Click here to go to the Qué tal in the Current Skies web site for more observing information.

On Top of the World

No, It's Not upside Down!

No, It’s Not upside Down!

   For the past week we have not seen the Sun much – even nights have been cloudy, and the temperature has been below freezing for more than a week. So combining those conditions with thoughts of warmer climes, and recent correspondence (aka e-mail) with a long-time friend living in New Zealand brought back memories of a trip I took with my wife, Sue, to New Zealand to attend an Astronomical Conference in New Zealand.
   Remember the 80’s song by Men at Work that asked the musical question “Do you come from a land down under?” That lyric gained new meaning for me while at that conference. I was politely corrected when I said that I came down to New Zealand. “No, no,” my hosts said, “You came up to New Zealand.”
   Have you ever wondered why we refer to folks from Australia and New Zealand as being from down under? How did their neck of the woods become down under and ours, conversely, up top? How is it that north is assumed to be at the top of the Earth and south at the bottom of the Earth? For that matter, is there really a top or bottom to the Earth?
   Try this: Hold a ball in one hand. Touch the top of the ball with your other hand. Directly opposite this point is the bottom of the ball. Turn the ball around in random directions a few times and again touch the top of the ball. Turn the ball around in random directions a second time and again touch the top of it. Did you touch the same spot on the ball each time? Was the bottom the same each time? So where would the top or the bottom of the ball be? Think of the ball as the Earth and each of the spots that were the ‘tops’ as different places on the surface of the Earth.
Nosotros casa es su casa

Nosotros casa es su casa

   Now try this: Take either a reticulated Earth globe or a globe that can be taken off of its mounting and set it in a large cup or bowl that will serve as the base. Adjust the globe so that your location on Earth is at the top. Mark this location on the globe with a straight pin or matchstick held with putty. Next, rotate the base so that globe’s north pole is aligned with true north and it’s south pole with true south. The Earth globe is now positioned with respect to the Sun exactly as the Earth is positioned in space with respect to the Sun. (Note that the shadow of your marker will mirror the shadows of all other objects cast on Earth with regards to compass direction.) From this ‘space’ perspective, you are clearly at the top of the Earth. Notice what point on the surface of the Earth is directly opposite your location, or at the bottom of the globe.
   If there is land at that location, imagine your counterpart doing this same activity. Who do you think your counterpart would consider to be at the bottom?    Imagine doing this for other locations around the Earth. What does this tell you about where the top and bottom of the Earth is?
   Your answer would have to be based on your frame of reference (you are on top wherever you are). This, unfortunately, is not the traditional way of looking at things around the globe.
"Be Careful Opening the Overhead Bins"

“Be Careful Opening the Overhead Bins”

   It has been a common and accepted convention to think of north as being at the top and south at the bottom.
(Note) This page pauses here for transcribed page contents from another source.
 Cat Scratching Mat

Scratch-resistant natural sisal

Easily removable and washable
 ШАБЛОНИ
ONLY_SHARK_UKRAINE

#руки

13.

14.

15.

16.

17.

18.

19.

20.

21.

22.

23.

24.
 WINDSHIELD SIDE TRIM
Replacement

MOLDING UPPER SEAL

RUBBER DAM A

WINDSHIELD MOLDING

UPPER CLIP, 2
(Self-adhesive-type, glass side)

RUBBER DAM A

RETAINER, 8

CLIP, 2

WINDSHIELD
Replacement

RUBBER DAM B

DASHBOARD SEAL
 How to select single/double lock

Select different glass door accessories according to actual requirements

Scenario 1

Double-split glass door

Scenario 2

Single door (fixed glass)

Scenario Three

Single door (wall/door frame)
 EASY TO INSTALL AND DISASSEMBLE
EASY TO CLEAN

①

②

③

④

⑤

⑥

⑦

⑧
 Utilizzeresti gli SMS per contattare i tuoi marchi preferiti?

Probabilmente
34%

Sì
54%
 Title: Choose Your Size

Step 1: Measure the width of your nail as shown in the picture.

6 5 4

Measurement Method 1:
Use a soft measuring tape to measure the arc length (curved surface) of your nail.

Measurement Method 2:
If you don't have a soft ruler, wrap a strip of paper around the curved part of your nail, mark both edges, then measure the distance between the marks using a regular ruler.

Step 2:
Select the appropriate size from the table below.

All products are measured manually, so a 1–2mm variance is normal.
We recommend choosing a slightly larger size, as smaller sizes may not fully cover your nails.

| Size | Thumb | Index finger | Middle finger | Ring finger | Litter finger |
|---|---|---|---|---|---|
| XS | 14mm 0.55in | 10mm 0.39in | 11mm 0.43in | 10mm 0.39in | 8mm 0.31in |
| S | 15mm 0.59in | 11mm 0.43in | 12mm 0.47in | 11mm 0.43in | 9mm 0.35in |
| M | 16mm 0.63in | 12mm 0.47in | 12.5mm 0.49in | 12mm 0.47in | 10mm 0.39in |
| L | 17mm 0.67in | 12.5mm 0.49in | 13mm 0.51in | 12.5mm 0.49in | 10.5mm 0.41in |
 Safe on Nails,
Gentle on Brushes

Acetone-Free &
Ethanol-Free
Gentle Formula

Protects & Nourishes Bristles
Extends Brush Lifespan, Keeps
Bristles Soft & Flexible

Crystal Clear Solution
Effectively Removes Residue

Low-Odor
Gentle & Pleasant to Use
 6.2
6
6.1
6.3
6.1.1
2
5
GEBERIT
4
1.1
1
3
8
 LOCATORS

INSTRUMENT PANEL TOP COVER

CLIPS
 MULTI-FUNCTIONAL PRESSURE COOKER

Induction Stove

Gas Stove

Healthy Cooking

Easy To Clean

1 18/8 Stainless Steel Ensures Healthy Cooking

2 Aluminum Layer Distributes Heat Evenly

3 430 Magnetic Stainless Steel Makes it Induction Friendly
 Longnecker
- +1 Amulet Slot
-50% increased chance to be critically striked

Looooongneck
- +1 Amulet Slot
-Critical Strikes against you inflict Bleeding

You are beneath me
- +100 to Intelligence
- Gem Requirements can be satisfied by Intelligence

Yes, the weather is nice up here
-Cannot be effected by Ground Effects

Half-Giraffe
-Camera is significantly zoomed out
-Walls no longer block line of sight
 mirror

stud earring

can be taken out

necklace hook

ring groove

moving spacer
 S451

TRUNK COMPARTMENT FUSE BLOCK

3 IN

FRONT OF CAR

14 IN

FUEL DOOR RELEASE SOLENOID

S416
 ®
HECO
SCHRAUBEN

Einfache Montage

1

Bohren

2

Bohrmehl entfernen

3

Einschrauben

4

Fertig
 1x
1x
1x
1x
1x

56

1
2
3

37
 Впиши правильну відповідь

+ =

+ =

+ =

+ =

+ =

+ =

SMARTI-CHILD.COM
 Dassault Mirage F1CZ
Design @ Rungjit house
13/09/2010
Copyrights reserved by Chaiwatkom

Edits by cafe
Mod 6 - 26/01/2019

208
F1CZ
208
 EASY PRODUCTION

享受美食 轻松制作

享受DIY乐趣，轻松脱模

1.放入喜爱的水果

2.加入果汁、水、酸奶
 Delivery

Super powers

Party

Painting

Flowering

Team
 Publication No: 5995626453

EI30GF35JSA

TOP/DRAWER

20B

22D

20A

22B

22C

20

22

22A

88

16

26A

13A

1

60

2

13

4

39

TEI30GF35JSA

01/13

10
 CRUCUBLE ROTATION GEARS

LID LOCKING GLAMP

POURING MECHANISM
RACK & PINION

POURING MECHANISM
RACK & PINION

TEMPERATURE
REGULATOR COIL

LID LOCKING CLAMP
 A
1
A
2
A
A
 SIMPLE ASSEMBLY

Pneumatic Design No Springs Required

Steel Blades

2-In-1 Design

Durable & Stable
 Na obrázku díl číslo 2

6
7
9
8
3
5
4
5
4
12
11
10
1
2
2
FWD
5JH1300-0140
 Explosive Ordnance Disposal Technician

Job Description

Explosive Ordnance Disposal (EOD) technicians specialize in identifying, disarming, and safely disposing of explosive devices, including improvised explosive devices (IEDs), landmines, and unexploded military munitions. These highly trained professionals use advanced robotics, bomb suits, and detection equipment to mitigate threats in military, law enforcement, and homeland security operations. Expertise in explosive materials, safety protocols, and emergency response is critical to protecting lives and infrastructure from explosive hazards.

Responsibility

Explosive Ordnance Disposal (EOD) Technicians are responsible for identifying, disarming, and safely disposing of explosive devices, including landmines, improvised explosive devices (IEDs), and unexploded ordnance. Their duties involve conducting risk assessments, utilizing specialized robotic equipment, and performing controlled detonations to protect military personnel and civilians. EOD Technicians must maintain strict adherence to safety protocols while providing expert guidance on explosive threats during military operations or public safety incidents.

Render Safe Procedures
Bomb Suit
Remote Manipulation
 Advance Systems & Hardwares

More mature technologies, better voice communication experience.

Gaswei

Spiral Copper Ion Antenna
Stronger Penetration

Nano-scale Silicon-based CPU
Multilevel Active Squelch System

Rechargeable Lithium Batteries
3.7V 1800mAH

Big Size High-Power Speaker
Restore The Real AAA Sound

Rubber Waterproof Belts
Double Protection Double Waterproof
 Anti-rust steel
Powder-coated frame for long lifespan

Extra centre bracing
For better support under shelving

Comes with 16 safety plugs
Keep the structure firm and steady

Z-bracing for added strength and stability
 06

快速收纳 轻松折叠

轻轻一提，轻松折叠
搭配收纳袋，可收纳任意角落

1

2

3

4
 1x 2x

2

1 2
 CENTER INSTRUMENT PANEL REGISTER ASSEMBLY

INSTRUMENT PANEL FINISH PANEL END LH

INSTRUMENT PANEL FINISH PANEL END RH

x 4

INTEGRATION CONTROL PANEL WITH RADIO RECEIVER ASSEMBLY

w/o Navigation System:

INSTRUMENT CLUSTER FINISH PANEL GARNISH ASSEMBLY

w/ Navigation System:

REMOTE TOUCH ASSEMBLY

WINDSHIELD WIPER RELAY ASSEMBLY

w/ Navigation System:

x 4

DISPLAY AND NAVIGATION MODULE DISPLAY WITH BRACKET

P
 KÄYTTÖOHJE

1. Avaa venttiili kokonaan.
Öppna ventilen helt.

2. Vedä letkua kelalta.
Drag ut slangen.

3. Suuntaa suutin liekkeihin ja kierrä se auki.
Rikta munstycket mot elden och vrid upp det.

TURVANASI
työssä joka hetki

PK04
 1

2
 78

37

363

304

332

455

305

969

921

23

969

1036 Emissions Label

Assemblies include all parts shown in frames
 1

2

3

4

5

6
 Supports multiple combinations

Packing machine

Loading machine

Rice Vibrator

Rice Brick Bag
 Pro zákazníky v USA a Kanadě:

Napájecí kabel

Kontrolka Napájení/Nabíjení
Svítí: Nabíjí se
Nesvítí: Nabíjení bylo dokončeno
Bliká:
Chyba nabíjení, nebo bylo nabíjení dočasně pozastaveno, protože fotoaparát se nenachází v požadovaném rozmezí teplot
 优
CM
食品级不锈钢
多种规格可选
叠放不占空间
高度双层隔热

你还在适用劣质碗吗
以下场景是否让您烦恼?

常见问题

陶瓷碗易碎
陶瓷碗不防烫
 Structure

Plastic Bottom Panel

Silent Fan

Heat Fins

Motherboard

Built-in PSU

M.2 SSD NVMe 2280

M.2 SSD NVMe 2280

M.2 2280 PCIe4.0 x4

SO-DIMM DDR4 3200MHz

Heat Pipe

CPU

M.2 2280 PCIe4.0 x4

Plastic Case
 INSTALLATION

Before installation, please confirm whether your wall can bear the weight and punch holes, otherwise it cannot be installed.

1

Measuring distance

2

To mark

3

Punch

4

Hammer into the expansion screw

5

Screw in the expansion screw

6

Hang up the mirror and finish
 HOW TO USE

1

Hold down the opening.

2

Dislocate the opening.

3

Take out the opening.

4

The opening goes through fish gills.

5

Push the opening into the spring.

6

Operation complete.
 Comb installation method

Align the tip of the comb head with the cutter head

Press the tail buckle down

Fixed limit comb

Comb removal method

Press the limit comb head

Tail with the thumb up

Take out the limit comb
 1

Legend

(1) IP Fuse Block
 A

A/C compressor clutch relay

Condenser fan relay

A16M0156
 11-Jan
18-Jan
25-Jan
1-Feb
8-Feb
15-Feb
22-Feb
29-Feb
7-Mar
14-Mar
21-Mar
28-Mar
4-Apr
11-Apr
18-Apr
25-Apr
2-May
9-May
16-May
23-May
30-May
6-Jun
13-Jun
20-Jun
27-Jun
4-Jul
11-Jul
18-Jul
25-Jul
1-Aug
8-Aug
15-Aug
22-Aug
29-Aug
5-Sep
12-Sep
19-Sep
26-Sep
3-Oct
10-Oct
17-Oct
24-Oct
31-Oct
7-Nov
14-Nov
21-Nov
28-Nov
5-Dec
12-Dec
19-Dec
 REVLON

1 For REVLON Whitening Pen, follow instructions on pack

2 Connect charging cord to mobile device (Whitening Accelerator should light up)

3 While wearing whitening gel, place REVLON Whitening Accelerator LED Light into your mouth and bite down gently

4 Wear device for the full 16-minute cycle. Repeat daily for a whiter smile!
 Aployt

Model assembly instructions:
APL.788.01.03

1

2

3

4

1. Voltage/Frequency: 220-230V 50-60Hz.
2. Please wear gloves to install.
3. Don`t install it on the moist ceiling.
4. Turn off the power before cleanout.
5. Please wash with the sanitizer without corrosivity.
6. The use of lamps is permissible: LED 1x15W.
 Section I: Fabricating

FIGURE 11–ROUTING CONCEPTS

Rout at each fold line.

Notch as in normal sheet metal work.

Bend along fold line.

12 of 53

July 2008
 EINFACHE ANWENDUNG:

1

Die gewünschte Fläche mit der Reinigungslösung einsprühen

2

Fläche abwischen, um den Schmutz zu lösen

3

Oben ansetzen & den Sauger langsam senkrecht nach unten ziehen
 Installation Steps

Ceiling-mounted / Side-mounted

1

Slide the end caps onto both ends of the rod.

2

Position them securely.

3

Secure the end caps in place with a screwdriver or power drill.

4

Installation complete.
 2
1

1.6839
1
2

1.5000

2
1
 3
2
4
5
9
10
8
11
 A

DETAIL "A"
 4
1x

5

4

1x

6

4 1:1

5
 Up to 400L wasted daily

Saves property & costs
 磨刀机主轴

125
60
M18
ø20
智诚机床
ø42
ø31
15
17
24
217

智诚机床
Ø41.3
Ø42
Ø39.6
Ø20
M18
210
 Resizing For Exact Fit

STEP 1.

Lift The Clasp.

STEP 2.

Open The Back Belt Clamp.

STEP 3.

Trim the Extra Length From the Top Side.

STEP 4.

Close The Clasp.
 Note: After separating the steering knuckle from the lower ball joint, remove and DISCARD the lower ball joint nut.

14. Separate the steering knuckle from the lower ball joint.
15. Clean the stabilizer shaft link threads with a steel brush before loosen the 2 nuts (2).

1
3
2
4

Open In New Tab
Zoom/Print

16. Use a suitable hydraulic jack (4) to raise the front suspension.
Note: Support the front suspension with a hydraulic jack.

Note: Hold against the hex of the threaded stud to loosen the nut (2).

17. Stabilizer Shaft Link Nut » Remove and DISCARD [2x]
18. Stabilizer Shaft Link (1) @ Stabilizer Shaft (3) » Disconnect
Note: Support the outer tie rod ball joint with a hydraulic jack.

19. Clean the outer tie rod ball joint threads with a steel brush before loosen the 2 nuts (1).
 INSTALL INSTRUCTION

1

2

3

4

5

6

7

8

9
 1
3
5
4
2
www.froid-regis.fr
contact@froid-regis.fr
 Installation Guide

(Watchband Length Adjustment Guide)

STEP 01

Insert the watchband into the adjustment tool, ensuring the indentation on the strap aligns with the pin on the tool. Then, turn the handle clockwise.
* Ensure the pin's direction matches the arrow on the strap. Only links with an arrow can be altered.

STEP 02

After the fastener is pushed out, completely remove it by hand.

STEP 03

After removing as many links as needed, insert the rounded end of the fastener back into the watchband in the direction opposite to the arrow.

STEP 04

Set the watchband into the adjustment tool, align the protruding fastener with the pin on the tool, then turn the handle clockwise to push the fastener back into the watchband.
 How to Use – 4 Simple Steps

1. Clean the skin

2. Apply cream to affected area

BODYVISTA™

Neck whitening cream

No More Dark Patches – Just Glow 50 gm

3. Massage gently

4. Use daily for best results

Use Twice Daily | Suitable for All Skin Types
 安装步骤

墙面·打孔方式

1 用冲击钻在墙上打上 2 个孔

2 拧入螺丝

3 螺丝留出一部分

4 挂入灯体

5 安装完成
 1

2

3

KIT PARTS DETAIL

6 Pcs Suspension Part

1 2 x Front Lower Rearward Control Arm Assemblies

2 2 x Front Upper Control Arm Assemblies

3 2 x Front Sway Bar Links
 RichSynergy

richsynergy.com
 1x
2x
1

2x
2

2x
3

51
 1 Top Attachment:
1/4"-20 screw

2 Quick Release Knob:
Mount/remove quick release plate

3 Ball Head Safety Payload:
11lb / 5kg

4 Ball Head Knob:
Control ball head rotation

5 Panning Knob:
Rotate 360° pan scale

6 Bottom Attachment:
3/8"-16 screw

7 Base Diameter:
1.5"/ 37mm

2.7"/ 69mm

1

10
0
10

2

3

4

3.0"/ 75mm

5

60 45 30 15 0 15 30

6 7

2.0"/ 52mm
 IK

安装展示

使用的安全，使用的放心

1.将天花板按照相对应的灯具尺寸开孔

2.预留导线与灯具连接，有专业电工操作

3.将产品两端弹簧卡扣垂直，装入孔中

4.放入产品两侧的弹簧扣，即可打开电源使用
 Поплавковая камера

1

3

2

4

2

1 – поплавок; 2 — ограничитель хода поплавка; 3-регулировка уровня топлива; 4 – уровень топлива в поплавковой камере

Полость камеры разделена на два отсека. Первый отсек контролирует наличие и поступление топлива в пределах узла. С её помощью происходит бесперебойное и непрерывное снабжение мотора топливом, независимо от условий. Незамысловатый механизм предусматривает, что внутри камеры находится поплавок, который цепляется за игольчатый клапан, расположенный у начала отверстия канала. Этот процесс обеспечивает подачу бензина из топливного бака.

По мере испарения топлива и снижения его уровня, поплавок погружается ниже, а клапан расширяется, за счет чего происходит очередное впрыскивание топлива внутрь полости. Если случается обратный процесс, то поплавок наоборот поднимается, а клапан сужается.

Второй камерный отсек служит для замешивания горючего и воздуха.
This thinking has established our perceived understanding of our place on the Earth and the vocabulary associated with this line of thinking.
This Northern Hemisphere–bias has even influenced how many astronomy books depict the Moon and constellation patterns. To someone from south of the equator, constellations and Moon phases are upside down according to the Northern Hemisphere–based star maps.
   So, is there actually a top or a bottom to the Earth? It’s up (or down) for you to decide.

   Thanks to Eric Jackson for planting these ideas in my head!